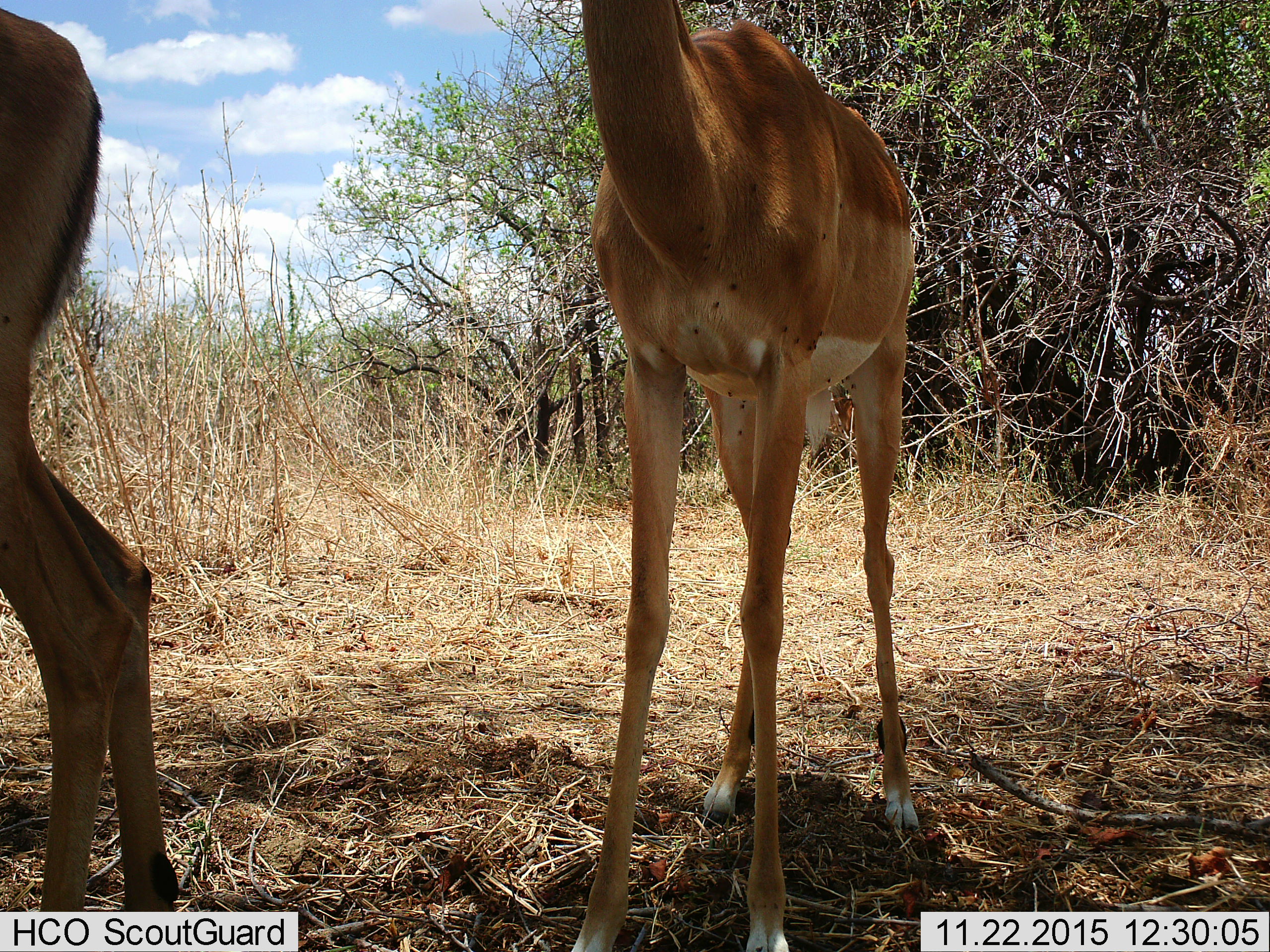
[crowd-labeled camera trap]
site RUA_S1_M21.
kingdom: Animalia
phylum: Chordata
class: Mammalia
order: Artiodactyla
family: Bovidae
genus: Aepyceros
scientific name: Aepyceros melampus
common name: impala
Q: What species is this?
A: Impala (Aepyceros melampus).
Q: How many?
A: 2.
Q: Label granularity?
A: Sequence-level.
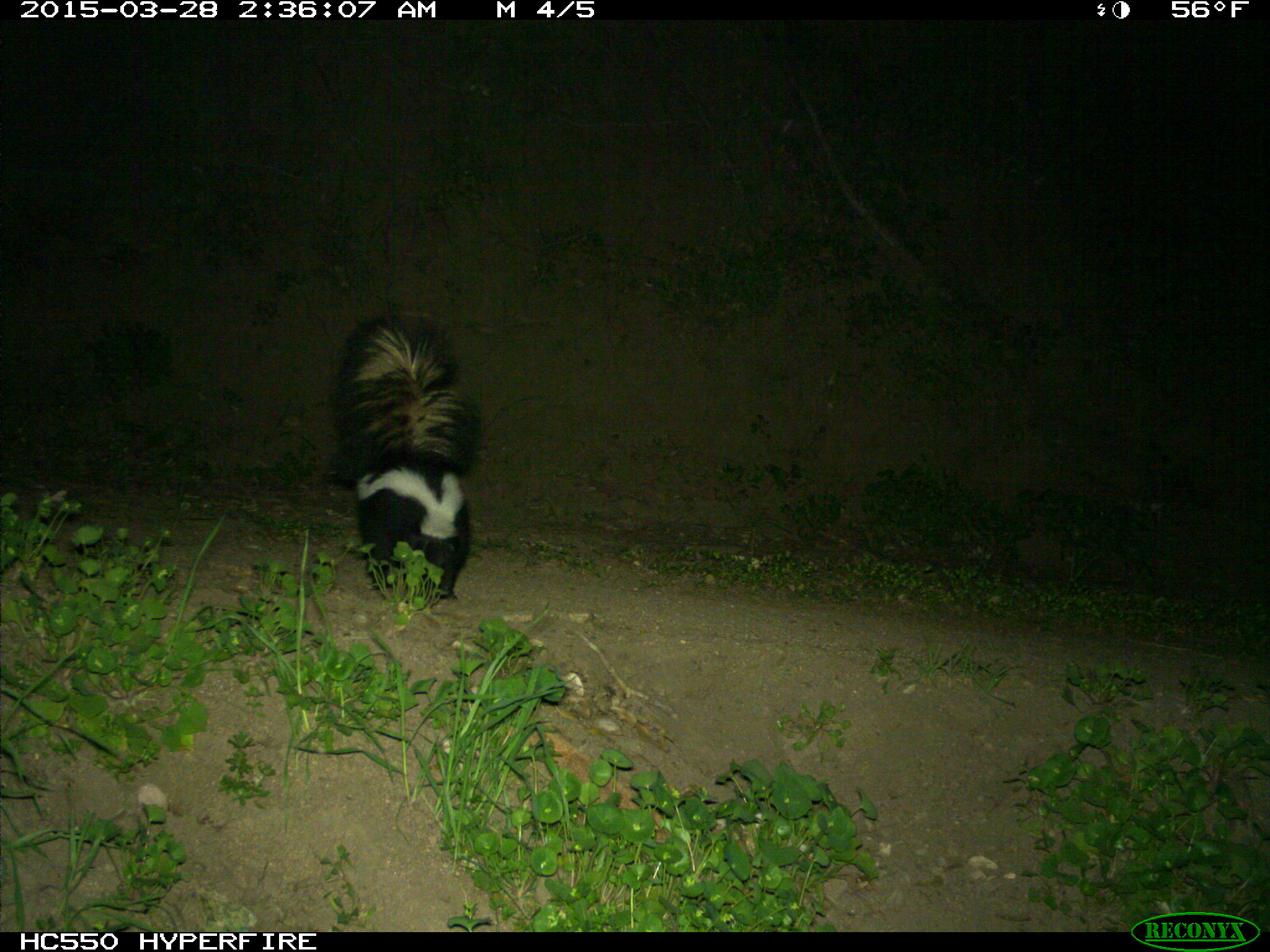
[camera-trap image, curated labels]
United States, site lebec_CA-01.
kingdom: Animalia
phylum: Chordata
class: Mammalia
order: Carnivora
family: Mephitidae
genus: Mephitis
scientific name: Mephitis mephitis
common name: striped skunk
Mephitis mephitis (striped skunk).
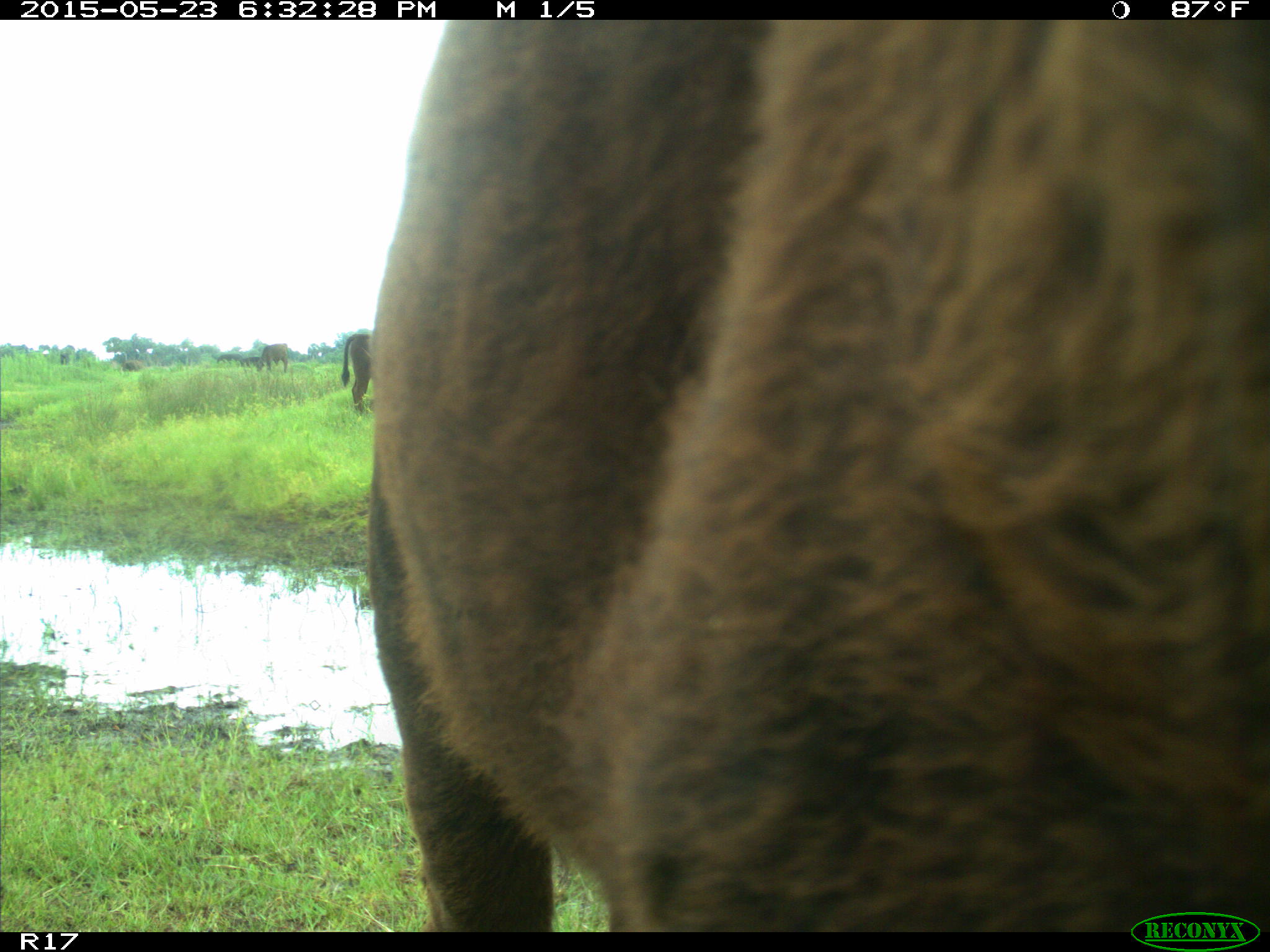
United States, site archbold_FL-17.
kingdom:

----------------------------------------

*What needs to be done*
Each entry above should be written out again exactly, without its pictures.

*Response to this exercise*
[crowd-labeled camera trap]
site RUA_S1_M21.
kingdom: Animalia
phylum: Chordata
class: Mammalia
order: Artiodactyla
family: Bovidae
genus: Aepyceros
scientific name: Aepyceros melampus
common name: impala
Q: What species is this?
A: Impala (Aepyceros melampus).
Q: How many?
A: 2.
Q: Label granularity?
A: Sequence-level.
[camera-trap image, curated labels]
United States, site lebec_CA-01.
kingdom: Animalia
phylum: Chordata
class: Mammalia
order: Carnivora
family: Mephitidae
genus: Mephitis
scientific name: Mephitis mephitis
common name: striped skunk
Mephitis mephitis (striped skunk).
United States, site archbold_FL-17.
kingdom:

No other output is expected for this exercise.